▸ TASK PROMPT:
Report back every line in the data that includes the string "States".

▸ Collected data:
::::
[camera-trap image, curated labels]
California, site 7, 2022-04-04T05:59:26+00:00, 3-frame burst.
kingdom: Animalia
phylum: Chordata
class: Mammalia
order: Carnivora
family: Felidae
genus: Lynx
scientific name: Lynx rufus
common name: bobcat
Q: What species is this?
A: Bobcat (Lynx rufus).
::::
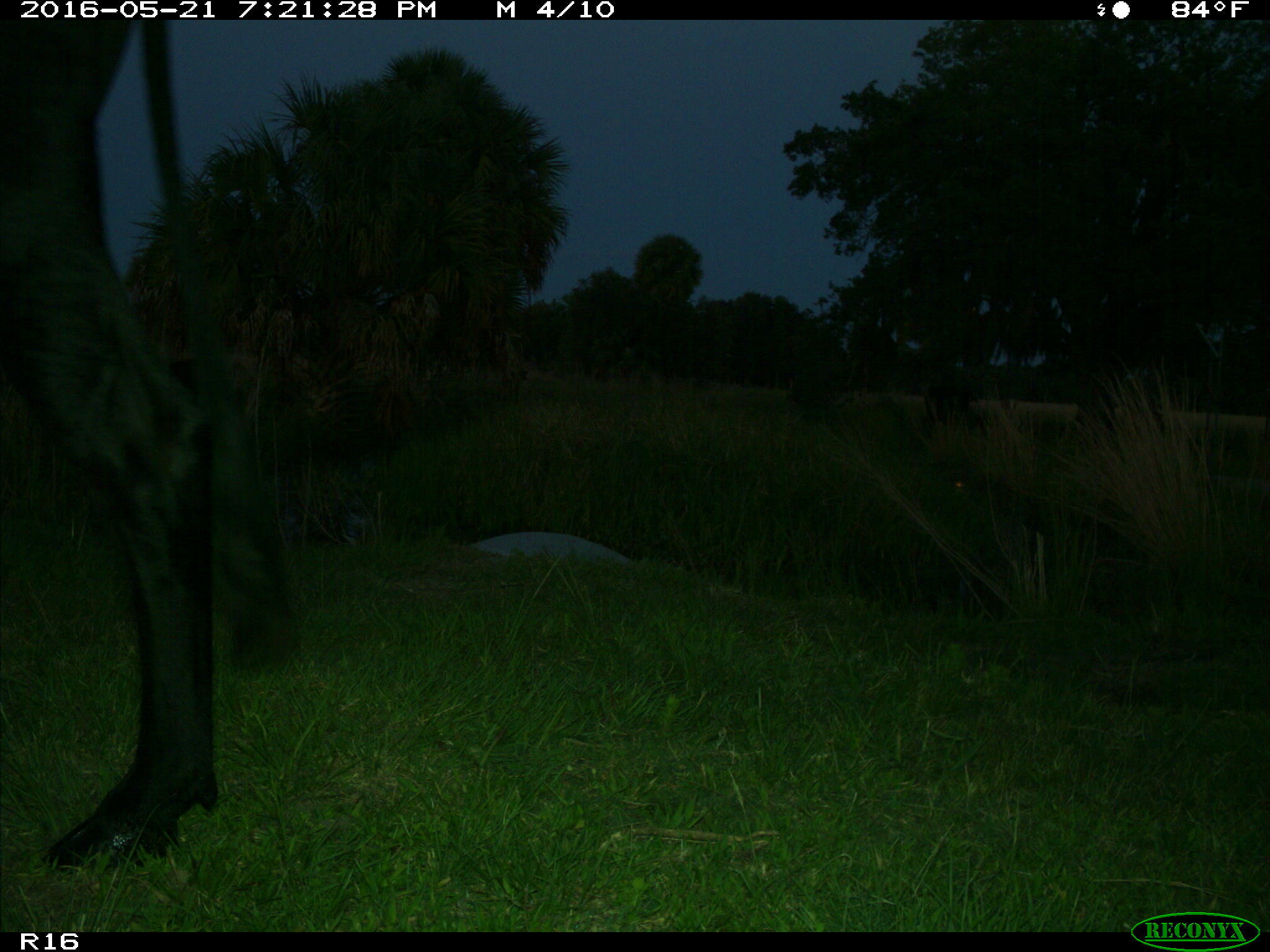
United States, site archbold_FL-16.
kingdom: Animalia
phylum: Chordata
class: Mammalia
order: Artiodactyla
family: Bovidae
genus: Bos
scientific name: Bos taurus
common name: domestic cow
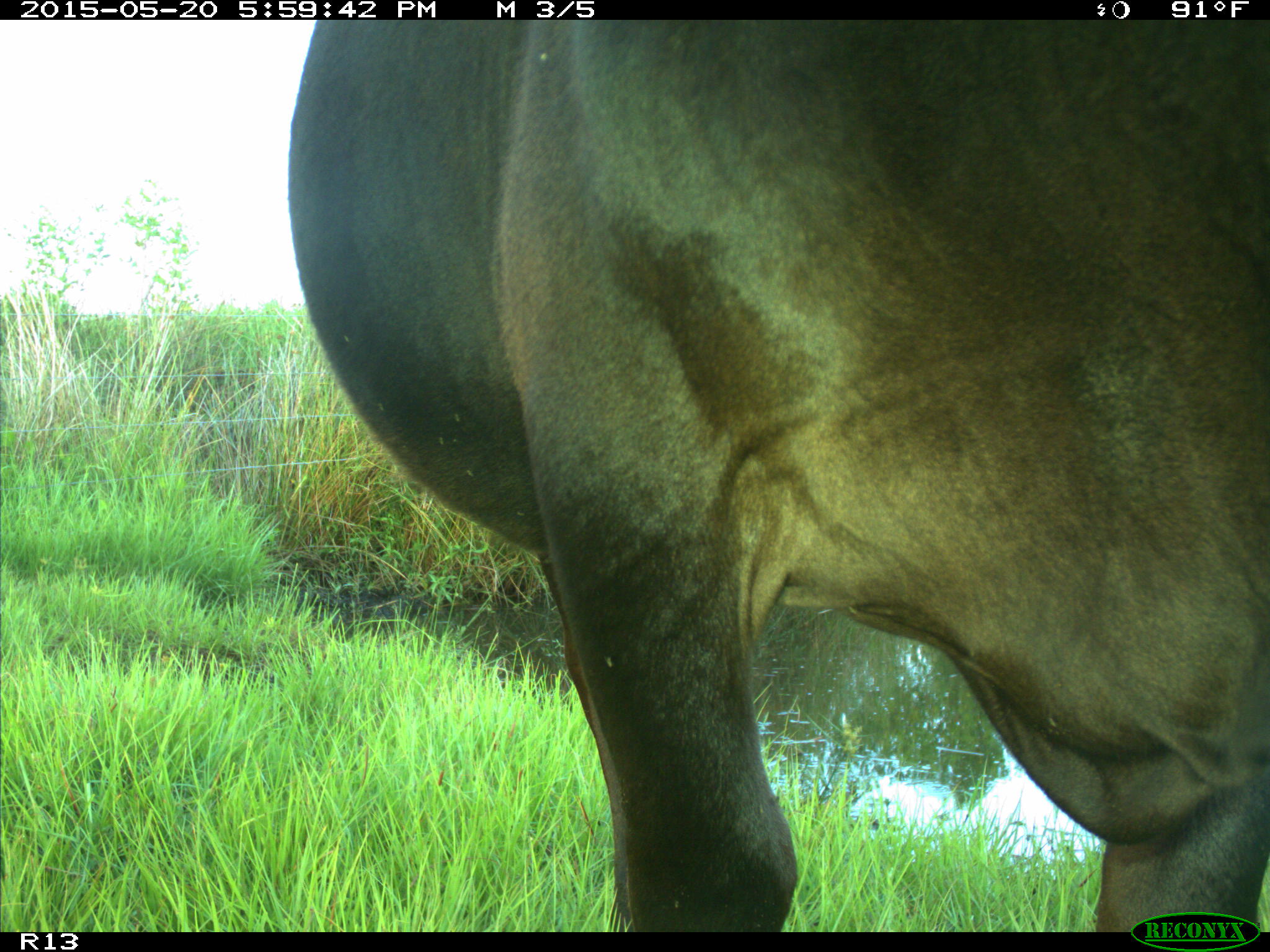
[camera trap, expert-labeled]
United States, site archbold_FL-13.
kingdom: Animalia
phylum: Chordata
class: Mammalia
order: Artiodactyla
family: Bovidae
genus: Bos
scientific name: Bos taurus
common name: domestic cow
::::
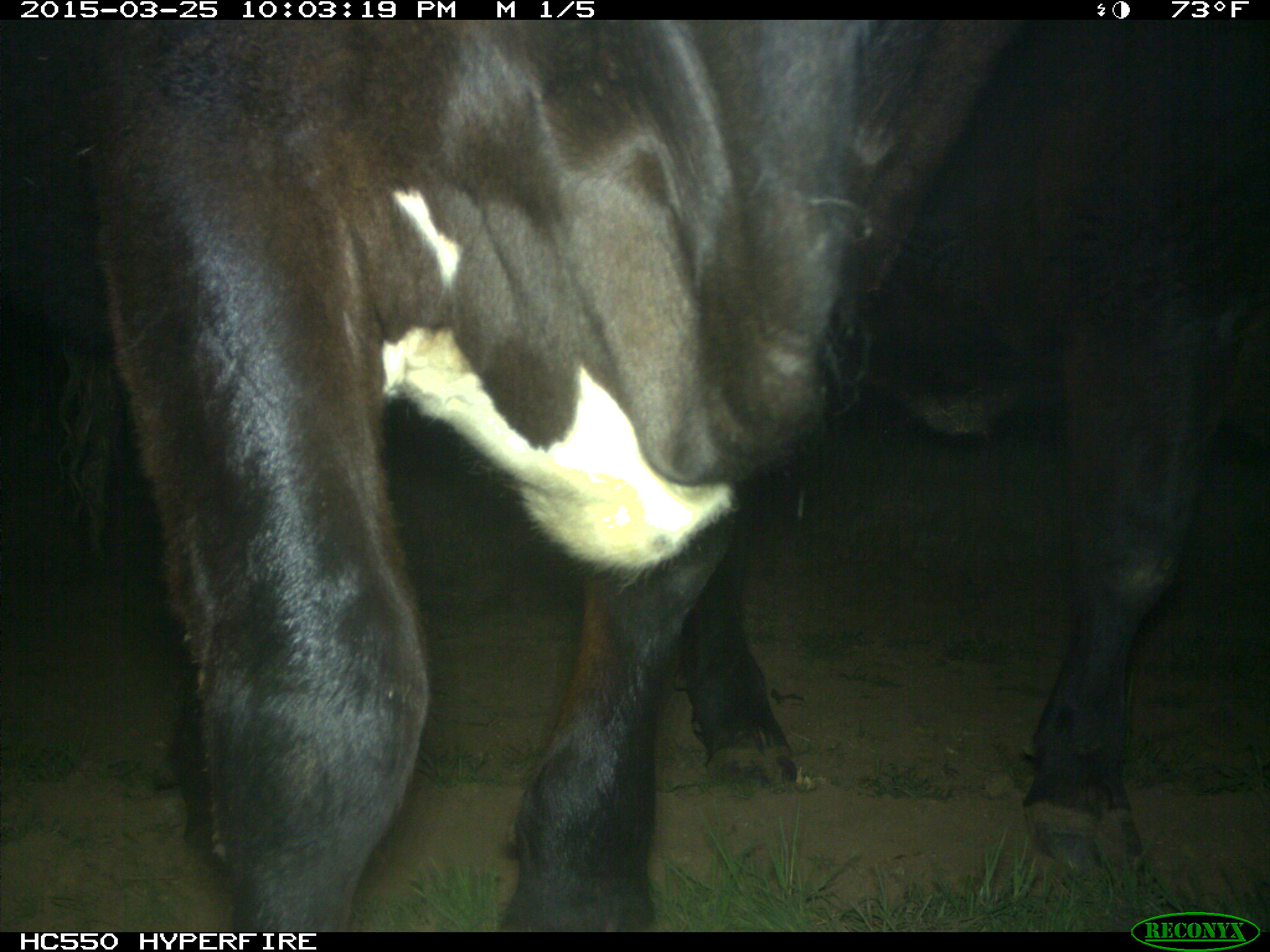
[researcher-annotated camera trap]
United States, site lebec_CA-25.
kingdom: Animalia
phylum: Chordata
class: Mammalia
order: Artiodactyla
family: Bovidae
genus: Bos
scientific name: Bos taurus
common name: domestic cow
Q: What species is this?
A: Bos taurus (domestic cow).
::::
▸ TASK SOLUTION:
United States, site archbold_FL-16.
United States, site archbold_FL-13.
United States, site lebec_CA-25.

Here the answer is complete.